The magnetic force that acts between 1 and 1 can be eliminated. That is, since the magnetic force between the outer shaft 3 and the inner shaft 6 can be canceled out, the problem of magnetic force interfering with work during manufacture, disassembly and assembly is eliminated, and handling is improved.

[Effects of the Invention] As described above in detail, according to the present invention, it is possible to provide a magnetic coupling that is easy to handle during manufacturing and disassembly and assembly.

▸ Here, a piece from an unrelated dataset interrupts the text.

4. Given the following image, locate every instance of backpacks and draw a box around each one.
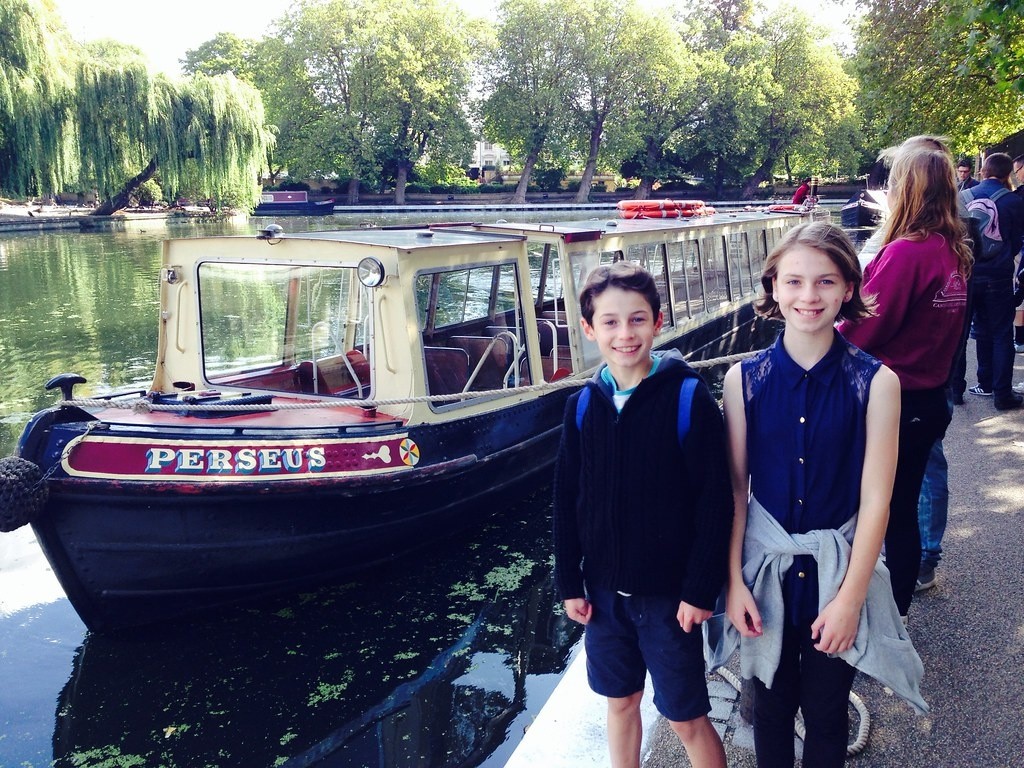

[Brief explanation of the drawing]

1 is a cross-sectional view perpendicular to the axis of a magnetic coupling according to an embodiment of the present invention, FIG. 2 is a cross-sectional view showing a state in which the magnetic body of FIG. FIG. 3 is a schematic longitudinal sectional view taken along the axis of an example of a conventional magnetic coupling, and FIG. 4 is an enlarged sectional view perpendicular to the axis of the magnetic coupling shown in FIG. 3... Outer shaft, 6... Inner shaft, 7 Cylinder, 8... Permanent magnet, 9... Magnetically permeable body, 10... Cylinder, 11 Permanent magnet,] 2... Magnetically permeable body, 13.19・Resin, 14 ・Magnet, 15. 17... Pin, 16... Elongated hole, 18... Rod, 20... Magnet, 21. 23. Pin, 22...
Long hole, 24...rod.

Claims (1)

[Claims] 1. An outer shaft in which a plurality of permanent magnets are arranged with their N and S poles alternately arranged on the inner side of a cylindrical magnetic body, and In a magnetic coupling consisting of an inner ring in which the same number of permanent magnets are arranged with their N and S poles alternately arranged on the outer surface side of a cylindrical magnetic body, the magnetic pole direction of each permanent magnet arranged on the inner and outer shafts is as follows: A magnetic coupling characterized by having a variable mechanism for the inner and outer shafts. 2. An outer shaft in which a plurality of permanent magnets are arranged with their N and S poles alternately arranged on the inner surface of a cylindrical magnetic body, and the same number of permanent magnets as the above-mentioned permanent magnets are arranged inside this outer shaft, In a magnetic coupling consisting of an inner ring whose N and S poles are alternately arranged on the outer surface side of a cylindrical magnetic body, each permanent magnet arranged on the inner and outer shafts is attached to a cylindrical ring that constitutes the inner and outer shafts. A magnet body is rotatably mounted in an even number of cylindrical holes provided in a cylindrical magnetic permeable body arranged on the outside and inside of the magnetic body, respectively, and a lever is used to rotate the magnetic pole direction of this magnet body. A magnetic coupling, characterized in that the means are connected via a fulcrum, and each of the cylindrical magnetic bodies of the inner and outer shafts is provided with operation guide means for the lever means. 3. The magnetic coupling according to claim 2, wherein the magnet body has a cylindrical shape formed by embedding a square columnar permanent magnet in a magnetically permeable body.